Tally the lines in the material below that contain the string "farther", and reply with only that number.
-------- Data rows
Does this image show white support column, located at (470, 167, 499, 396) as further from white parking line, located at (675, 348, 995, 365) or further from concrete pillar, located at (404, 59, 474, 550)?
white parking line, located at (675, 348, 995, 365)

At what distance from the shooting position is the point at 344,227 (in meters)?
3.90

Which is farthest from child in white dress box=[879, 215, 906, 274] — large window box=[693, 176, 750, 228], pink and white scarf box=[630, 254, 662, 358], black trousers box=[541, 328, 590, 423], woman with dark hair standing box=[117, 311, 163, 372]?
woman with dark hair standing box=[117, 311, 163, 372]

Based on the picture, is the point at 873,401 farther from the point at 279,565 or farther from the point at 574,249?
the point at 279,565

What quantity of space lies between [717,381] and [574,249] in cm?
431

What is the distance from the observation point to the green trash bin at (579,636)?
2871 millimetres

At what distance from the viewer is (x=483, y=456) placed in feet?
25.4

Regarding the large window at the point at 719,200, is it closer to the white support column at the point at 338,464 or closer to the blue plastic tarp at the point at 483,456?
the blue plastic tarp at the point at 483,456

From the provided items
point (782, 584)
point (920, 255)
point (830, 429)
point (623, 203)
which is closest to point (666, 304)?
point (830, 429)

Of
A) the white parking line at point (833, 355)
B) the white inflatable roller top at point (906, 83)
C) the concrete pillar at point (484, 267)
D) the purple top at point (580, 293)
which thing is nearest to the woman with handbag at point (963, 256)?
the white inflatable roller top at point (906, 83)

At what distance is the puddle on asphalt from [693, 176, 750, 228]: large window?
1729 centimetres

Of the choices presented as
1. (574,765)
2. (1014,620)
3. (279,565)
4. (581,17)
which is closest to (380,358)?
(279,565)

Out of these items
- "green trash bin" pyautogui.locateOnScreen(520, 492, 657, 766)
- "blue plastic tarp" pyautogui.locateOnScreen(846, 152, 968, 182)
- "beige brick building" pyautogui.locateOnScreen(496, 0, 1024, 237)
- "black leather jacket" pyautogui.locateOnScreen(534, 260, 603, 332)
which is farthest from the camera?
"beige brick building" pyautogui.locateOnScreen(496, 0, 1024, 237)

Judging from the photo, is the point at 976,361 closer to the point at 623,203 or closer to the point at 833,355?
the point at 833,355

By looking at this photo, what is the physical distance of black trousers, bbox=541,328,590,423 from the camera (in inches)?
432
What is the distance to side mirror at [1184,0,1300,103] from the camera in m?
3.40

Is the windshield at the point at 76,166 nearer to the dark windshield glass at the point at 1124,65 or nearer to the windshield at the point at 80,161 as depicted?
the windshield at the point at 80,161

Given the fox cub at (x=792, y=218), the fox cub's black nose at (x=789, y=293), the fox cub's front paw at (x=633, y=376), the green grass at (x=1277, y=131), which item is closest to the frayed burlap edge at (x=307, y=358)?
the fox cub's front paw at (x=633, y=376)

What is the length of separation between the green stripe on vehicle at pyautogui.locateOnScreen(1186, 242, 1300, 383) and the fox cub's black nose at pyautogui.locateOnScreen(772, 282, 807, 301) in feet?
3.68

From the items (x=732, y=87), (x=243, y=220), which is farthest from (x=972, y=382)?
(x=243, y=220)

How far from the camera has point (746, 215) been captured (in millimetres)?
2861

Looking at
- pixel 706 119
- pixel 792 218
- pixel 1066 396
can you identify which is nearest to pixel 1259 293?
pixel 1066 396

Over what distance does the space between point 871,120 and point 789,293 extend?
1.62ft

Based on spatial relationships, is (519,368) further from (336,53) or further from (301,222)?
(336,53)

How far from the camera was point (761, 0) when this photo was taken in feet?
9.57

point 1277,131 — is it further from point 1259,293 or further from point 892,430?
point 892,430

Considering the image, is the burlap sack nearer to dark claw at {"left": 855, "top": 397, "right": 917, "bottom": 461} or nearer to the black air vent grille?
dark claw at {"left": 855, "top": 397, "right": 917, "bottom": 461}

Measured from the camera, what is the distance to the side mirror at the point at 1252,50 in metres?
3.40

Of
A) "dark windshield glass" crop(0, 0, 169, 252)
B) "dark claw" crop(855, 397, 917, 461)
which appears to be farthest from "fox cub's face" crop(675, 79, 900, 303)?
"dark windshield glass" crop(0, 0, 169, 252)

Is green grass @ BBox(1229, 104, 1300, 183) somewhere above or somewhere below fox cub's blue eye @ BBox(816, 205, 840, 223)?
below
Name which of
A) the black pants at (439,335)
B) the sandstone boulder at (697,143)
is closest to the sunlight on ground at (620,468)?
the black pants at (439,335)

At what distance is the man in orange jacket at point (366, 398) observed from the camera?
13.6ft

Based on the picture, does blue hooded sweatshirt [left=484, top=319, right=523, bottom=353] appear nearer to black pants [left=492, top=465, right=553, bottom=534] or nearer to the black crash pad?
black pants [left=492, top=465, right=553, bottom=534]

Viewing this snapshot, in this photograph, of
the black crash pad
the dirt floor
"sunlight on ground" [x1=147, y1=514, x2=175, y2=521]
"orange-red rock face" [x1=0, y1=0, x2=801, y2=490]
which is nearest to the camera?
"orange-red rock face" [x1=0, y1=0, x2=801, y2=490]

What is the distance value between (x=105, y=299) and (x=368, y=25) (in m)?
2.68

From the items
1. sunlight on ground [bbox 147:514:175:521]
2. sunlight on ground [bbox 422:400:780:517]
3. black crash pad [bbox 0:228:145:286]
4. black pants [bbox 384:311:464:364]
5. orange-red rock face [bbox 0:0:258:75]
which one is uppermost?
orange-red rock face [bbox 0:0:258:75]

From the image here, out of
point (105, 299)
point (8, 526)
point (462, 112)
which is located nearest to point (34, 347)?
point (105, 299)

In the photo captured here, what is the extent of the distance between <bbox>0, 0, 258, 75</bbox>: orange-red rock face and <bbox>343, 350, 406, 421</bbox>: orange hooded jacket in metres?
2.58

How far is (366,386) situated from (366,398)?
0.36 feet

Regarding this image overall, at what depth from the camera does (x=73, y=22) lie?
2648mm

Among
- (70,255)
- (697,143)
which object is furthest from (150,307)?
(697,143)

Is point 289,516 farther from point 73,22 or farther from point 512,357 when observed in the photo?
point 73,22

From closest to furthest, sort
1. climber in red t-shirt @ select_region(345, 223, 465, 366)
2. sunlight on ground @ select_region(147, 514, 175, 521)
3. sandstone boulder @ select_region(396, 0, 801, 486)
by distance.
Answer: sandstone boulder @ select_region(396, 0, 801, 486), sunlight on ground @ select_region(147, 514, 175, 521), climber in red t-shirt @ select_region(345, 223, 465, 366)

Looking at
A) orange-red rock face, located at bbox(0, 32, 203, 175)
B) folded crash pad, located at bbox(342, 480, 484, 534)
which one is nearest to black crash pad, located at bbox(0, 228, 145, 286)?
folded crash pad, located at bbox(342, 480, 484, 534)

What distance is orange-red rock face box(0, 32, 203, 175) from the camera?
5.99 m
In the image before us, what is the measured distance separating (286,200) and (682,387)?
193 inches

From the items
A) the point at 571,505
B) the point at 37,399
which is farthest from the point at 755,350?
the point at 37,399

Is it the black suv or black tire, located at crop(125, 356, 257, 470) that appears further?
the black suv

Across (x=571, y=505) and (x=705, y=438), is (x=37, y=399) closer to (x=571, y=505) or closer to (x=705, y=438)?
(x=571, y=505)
----------------
● **Result for this exercise**
2